Coming from France and sideswiped by nasty, inflated allegations
["Marion Cotillard faces a huge backlash after accusing America of
making up the 9/11 terrorist attacks"/ "Cotillard, who also got a Bafta
for playing Edith Piaf in La Vie en Rose, faced losing millions in a
boycott by the patriotic Hollywood film industry." -- The Daily
Mirror
; "Cotillard will have to clear up the international incident
quickly:," -- NY Daily News] , Cotillard protested that her remarks had
been taken out of context. That's because they HAD, quite literally,
been taken out of their original context and plugged into the anything
goes celebs-are-fair-game media grinder.

"Cotillard is well known for believing in the fantastic.
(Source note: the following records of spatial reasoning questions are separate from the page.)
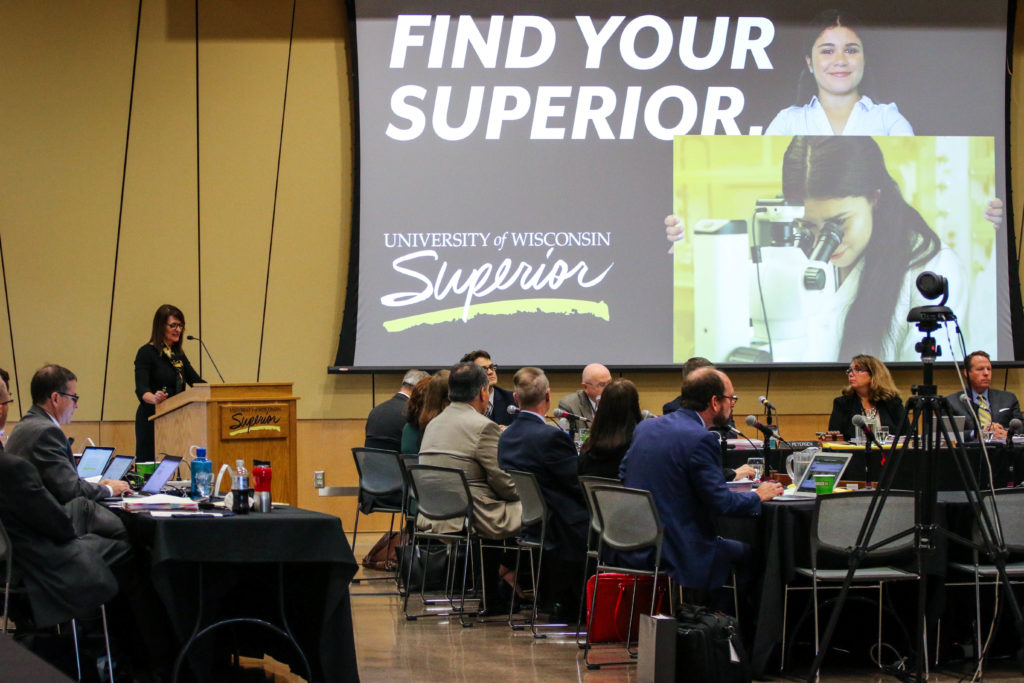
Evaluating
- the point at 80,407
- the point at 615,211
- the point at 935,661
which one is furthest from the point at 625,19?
the point at 935,661

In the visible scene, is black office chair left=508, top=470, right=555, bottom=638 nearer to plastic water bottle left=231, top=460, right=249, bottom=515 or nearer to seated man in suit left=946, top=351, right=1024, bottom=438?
plastic water bottle left=231, top=460, right=249, bottom=515

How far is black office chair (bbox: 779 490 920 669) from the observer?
4664 millimetres

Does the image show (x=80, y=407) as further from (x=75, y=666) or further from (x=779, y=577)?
(x=779, y=577)

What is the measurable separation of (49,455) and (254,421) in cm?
223

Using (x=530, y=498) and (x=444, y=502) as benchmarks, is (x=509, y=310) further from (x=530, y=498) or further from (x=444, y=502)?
(x=530, y=498)

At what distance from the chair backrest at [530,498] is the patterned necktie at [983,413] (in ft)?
9.93

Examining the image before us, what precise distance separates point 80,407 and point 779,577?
20.0 feet

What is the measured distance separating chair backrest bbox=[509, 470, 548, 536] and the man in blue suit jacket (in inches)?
37.3

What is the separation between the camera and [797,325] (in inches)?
364

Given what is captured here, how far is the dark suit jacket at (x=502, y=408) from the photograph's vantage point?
8055mm

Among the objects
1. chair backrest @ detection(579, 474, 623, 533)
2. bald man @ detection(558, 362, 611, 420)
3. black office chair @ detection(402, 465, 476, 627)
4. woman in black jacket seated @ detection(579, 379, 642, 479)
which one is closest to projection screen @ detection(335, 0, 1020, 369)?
bald man @ detection(558, 362, 611, 420)

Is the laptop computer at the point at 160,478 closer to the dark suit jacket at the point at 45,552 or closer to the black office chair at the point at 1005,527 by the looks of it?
the dark suit jacket at the point at 45,552

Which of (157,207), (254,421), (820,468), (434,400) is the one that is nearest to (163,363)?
(157,207)

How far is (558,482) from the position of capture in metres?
5.97
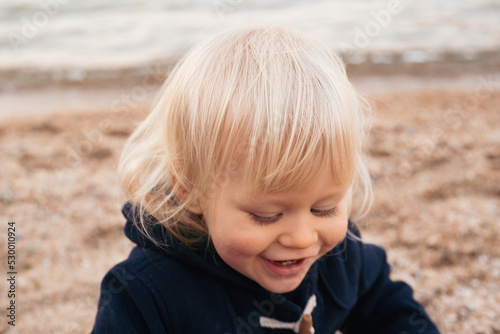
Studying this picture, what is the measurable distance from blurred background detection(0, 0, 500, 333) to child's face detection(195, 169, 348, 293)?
0.70 m

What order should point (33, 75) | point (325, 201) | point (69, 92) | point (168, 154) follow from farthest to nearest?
point (33, 75)
point (69, 92)
point (168, 154)
point (325, 201)

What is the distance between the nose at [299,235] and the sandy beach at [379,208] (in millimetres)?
1380

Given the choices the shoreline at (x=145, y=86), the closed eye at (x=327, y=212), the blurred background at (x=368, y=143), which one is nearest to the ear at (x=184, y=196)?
the closed eye at (x=327, y=212)

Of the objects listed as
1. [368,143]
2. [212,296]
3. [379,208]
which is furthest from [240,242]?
[368,143]

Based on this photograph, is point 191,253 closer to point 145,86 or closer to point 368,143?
point 368,143

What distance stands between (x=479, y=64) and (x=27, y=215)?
5.85 metres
In her Oscar
acceptance speech she said that her best-actress victory was proof
'there is some angels' in Los Angeles," wrote the LA Times on March 4.
Am I the only viewer who took that to be a rather charming reference to
the Spanish-language meaning of the California city in which the
Academy Awards are handed out?

Using this logic, Canada-born Joni Mitchell must be a Satan-worshipper
since she once sang of Los Angeles as the "city of fallen angels."
[Mission accomplished: anybody doing a web search for 'Joni Mitchell' +
"Satan' will now hit digital pay dirt.]

Back in the real world, 60 Minutes found American voters in parts of
Ohio fully convinced that Barack Obama is a practicing Muslim who, if
elected, would refuse to be sworn in on a Christian Bible. At least
one such individual had no qualms about being shown on national network
television expressing his doubts.

Should he lose his job -- whatever it happens to be -- for falling for
a smear campaign?

Is it somehow "unpatriotic" and should it spell professional suicide
for a foreigner to question another country's official line on
historical events?

It was Le Monde, France's leading daily, that carried the headline
"Nous sommes tous des americains" (We Are All Americans) on September
12, 2001.

If we could endeavor to curb our knee-jerk reactions to anything we
think a French person or institution has gotten wrong about America, we
might deserve that unqualified solidarity again some day.